Introduction to 20 Minutes VC and MojitoVC

  • Harry Stebbings hosts the 20 Minutes VC podcast and mentions his Snapchat handle.
  • MojitoVC.com is introduced as a new blog combining elements of Fred Wilson's and Freakonomics' styles.
  • The blog is described as fun, nerdy, and slightly naughty in its approach to venture capital (VC).

"I'm your host, Harry Stebbings at htebbings on Snapchat, and you can also find us on our new blog, it's absolutely fantastic, called mojitovc.com."

This quote introduces the host and the new blog, MojitoVC, setting the tone for the type of content listeners and readers can expect.

Introduction to Balaji Srinivasan

  • Balaji Srinivasan is the founder and CEO of 21 and co.
  • 21 and co focuses on building full-stack infrastructure for Bitcoin.
  • The company has received backing from prominent investors and figures in the tech industry.
  • Balaji has previously co-founded the genomics startup Counsyl.
  • He has also served as a professor at Stanford for a decade.
  • Balaji is described as one of the most intelligent guests to appear on the show.

"So joining us in the hot seat we have Balaji Srinivasan... The company that believes for bitcoin to succeed, we need to build the full stack infrastructure for bitcoin, from silicon to hardware."

Harry Stebbings provides an introduction to Balaji Srinivasan, highlighting his current venture in Bitcoin infrastructure and his background in genomics and academia.

Balaji's Educational and Professional Background

  • Balaji Srinivasan has a comprehensive educational background from Stanford.
  • He has taught computer science and statistics at Stanford.
  • Balaji co-founded Counsyl, a genomics company that tests a significant percentage of US births.
  • He has also been a general partner at Andreessen Horowitz with a focus on Bitcoin, biomedicine, and online education.

"Yeah, sure. So I'm a Stanford lifer. I got my BS, MS and PhD in electrical engineering and MS in chemical engineering, all from Stanford."
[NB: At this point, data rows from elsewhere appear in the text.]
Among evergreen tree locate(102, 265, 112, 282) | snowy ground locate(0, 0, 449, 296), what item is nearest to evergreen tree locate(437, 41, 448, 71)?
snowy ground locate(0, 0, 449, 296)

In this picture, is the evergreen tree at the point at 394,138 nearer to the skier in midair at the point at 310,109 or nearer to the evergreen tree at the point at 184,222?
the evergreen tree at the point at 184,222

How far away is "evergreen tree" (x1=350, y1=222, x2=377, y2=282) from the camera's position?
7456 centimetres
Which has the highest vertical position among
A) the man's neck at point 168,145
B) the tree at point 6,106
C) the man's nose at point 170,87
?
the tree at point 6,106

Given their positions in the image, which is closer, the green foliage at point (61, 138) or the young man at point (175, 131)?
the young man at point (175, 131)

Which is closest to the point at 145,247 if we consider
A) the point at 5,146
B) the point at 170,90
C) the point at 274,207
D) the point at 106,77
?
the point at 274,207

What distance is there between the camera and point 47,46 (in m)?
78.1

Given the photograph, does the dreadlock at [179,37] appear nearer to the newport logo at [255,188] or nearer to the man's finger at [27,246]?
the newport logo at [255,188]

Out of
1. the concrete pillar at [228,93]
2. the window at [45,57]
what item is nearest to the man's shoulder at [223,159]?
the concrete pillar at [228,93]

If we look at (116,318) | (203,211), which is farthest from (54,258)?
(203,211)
Balaji Srinivasan explains his deep ties to Stanford University, outlining his extensive academic qualifications which set the foundation for his professional career.

Founding of 21 and Role at Andreessen Horowitz

  • Balaji initially served as chairman of 21 in a part-time capacity.
  • He taught a popular course that combined technology and philosophy, aiming to fill knowledge gaps in business for technically skilled students.
  • Balaji joined Andreessen Horowitz as a general partner and later transitioned to a part-time role while becoming the full-time CEO of 21.
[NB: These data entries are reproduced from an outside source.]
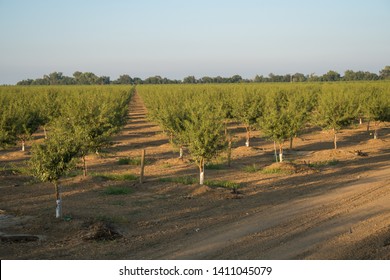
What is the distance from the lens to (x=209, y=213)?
53.3 ft

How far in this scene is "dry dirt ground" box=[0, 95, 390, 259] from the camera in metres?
12.1

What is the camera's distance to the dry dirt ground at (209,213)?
39.9ft

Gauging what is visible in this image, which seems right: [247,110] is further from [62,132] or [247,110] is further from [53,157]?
[53,157]

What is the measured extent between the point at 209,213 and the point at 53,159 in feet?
18.8

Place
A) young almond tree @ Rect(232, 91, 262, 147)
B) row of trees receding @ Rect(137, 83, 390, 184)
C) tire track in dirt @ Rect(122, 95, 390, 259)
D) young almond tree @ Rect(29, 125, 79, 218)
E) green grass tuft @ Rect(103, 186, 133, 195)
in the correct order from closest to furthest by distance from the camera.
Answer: tire track in dirt @ Rect(122, 95, 390, 259)
young almond tree @ Rect(29, 125, 79, 218)
green grass tuft @ Rect(103, 186, 133, 195)
row of trees receding @ Rect(137, 83, 390, 184)
young almond tree @ Rect(232, 91, 262, 147)

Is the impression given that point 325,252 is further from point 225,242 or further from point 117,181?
point 117,181

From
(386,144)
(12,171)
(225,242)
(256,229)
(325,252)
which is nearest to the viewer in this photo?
(325,252)

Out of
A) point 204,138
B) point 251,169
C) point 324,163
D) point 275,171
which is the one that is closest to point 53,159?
point 204,138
"Then after that, in 2013, I did three things. So first I helped set up 21, and at the time in 2013, I was just in a part-time role as chairman."

Balaji Srinivasan describes his involvement in the early stages of 21 and his multifaceted career in 2013, which included education and venture capital.
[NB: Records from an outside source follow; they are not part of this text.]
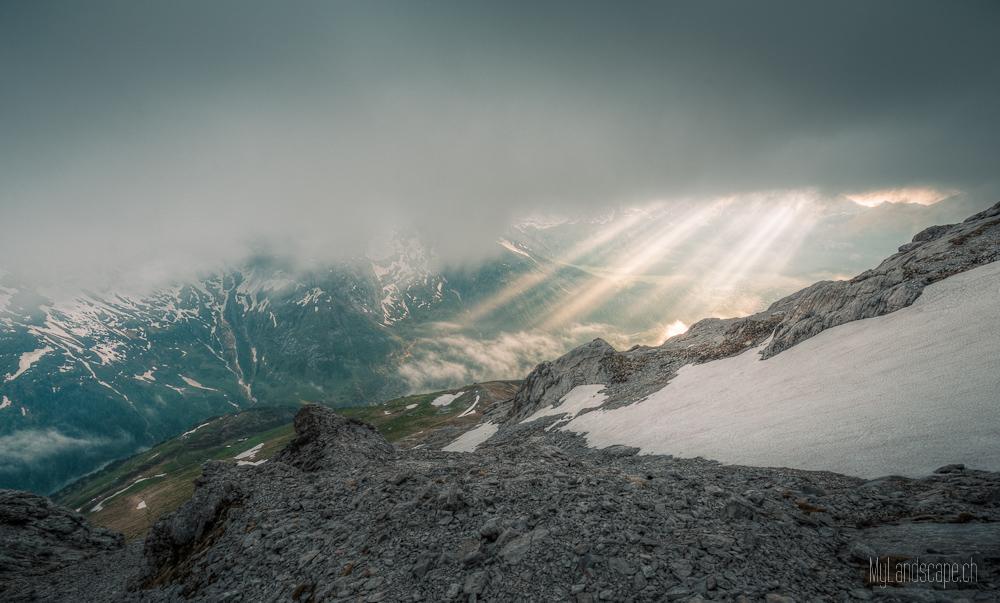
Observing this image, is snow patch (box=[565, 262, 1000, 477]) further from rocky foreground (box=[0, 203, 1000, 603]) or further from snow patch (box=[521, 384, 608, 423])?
snow patch (box=[521, 384, 608, 423])

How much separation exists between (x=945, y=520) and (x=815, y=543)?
356 cm

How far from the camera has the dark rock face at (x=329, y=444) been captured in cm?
2688

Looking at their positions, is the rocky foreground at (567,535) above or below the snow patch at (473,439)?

The Appeal of Andreessen Horowitz and Transition Back to Operations

  • Andreessen Horowitz offered a comprehensive view of the technology industry.
  • The VC firm provided a learning platform across various sectors.
  • Balaji highlights the role of regulation as a barrier to many businesses.
  • He emphasizes the shift in Silicon Valley's focus from purely technological improvements to regulatory challenges.

"So I think the great thing about Anderson Horowitz is it really is a vantage point from which you can see all of technology."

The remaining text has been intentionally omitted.